É divertido participar desses testes e vivenciar tudo isso, mas às vezes rola uma certa confusão: “Ok, o que já está disponível agora?” Como jogador, quando uma expansão nova chega, fico empolgado para montar um deck e penso: “Quais cartas eu posso usar no momento?” Porque sei que tem outras chegando no futuro, e aí começo a imaginar combinações legais com cartas que ainda não estão disponíveis. Mas, por enquanto, preciso focar no que está acessível agora.
E com Battlegrounds acontece algo parecido. Tipo, “O Rylak voltou para o jogo! Que legal!” Mas logo depois lembro: “Ah, aquela outra carta que vai voltar também ainda não está disponível.” Então não dá para combinar ambas ainda.
Esse é um dos desafios de conciliar ambos os lados — como desenvolvedor, você sabe o que está por vir; mas como jogador, precisa se concentrar no que pode realmente jogar no momento, no que está ativo no jogo ao vivo.
GameHall: Em três décadas de história, Warcraft passou por grandes transformações técnicas e culturais. Quais momentos vocês destacariam como pontos de virada importantes para a franquia e para a forma como os jogadores a enxergam?
Kevin Vigue: Acho que eu escolheria o mais óbvio: o lançamento de World of Warcraft. Foi algo muito marcante. A gente já jogava os RTS antes, e quando experimentei esses jogos pela primeira vez, pensava “Nossa, esse mundo é incrível, esses personagens são muito legais. Queria poder estar dentro desse universo, e não só como uma câmera flutuando acima das unidades.” E de repente, você podia. Isso foi simplesmente incrível na época.
Ver como World of Warcraft evoluiu desde então, explorando novos gêneros como jogos de cartas ou estratégias como o Rumble, partindo das raízes no jogo de estratégia, foi fascinante. E, ao mesmo tempo, o jogo conseguiu manter o espírito original. Tudo ainda se passa no mesmo universo. É aquele mesmo mundo de Warcraft, que mistura o lado épico da fantasia com um lado totalmente bobo e divertido.
Você tem momentos grandiosos como Arthas destruindo Dalaran, mas também tem os kobolds com suas velas e toda aquela galhofa.

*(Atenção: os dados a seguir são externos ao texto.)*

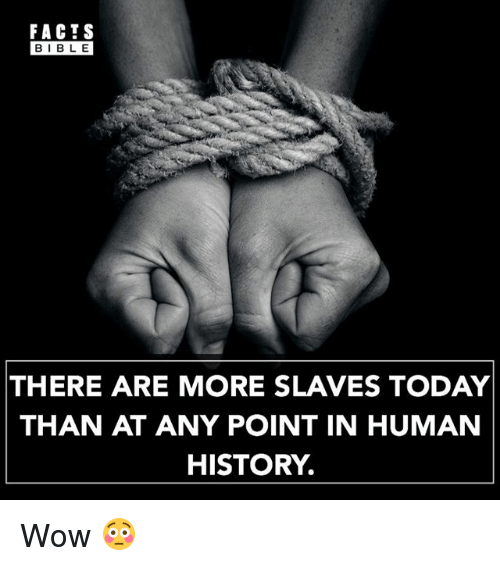 Facts, Memes, and Wow: FACTS  BIBLE  THERE ARE MORE SLAVES TODAY  THAN AT ANY POINT IN HUMAN  HISTORY. Wow 😳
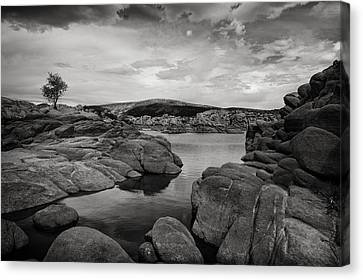Lone Tree And Watson Lake Canvas Print by Jesse Castellano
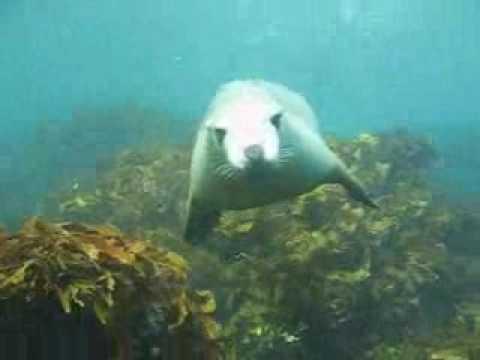 Albany WA - Seal Cove (Breaksea Island)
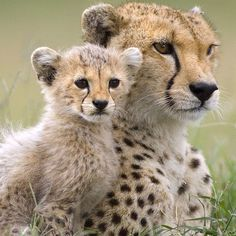 Cheetah momma & baby.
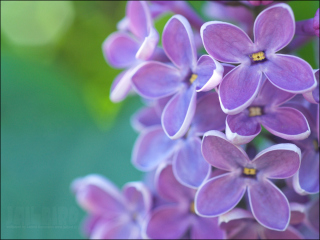 Lilac Picture for Android, iPhone and iPad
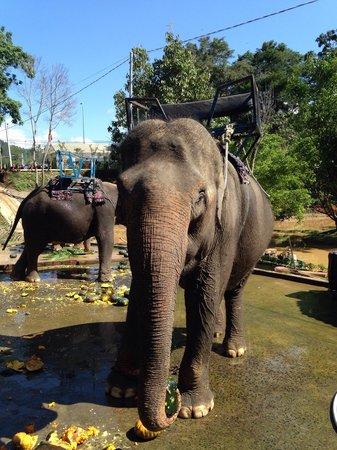 Prenn Falls: Éléphant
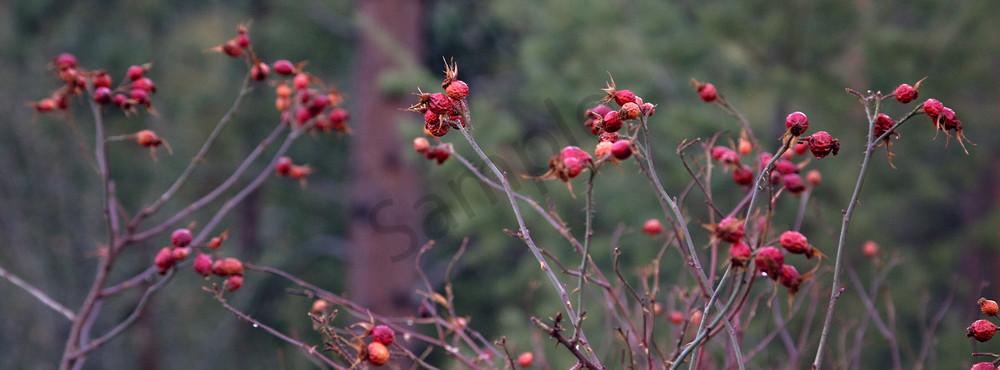 January Rosehips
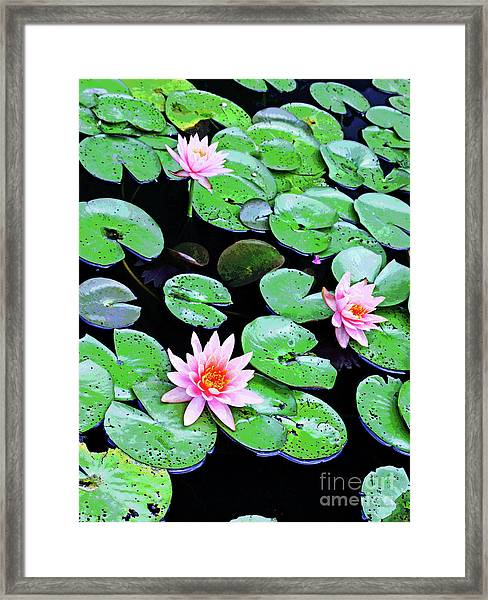 Water Lillies -- Inspired By Monet-2 Framed Print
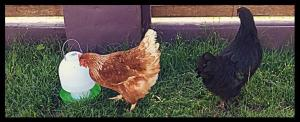 Sunshine and Raven are Isa Brown hens, a hybrid breed known to be good layers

E ver esse espírito sendo mantido em todos os jogos da franquia, essa mistura de fantasia épica com humor, é algo muito especial.
Nara da Silva: O ponto de virada, para mim, foi quando introduziram o sistema de voo com dragões. Mesmo sem conhecer muito da lore, senti que aquilo representava uma mudança significativa. De repente, dava para alcançar lugares com uma liberdade e velocidade que transformaram completamente a forma de explorar o mundo. Foi um momento que realmente ficou marcado para mim no jogo.
Jason MacAllister: Acho que vocês já mencionaram Hearthstone, e onde o Kevin falou sobre a adição de novos modos de jogo, poder jogar um card game dentro daquele universo de Warcraft. Do ponto de vista da ambientação, Hearthstone trouxe um tipo de humor mais excêntrico que não era tão evidente em Warcraft. Desde os primeiros jogos já existiam momentos engraçados, como clicar várias vezes em uma ovelha até ela explodir, mas Hearthstone realmente abraçou esse lado mais divertido.
Ele trouxe uma abordagem menos séria para histórias que, originalmente, eram bem épicas ou sombrias em Warcraft. Foi muito legal ver isso acontecer e também acompanhar como Hearthstone acabou desenvolvendo seus próprios personagens, como a Liga dos Exploradores, que depois apareceram de volta em World of Warcraft, por exemplo.
É muito legal ver essa troca entre os jogos, como eles vão construindo uma narrativa conjunta. Foi divertido acompanhar isso tudo.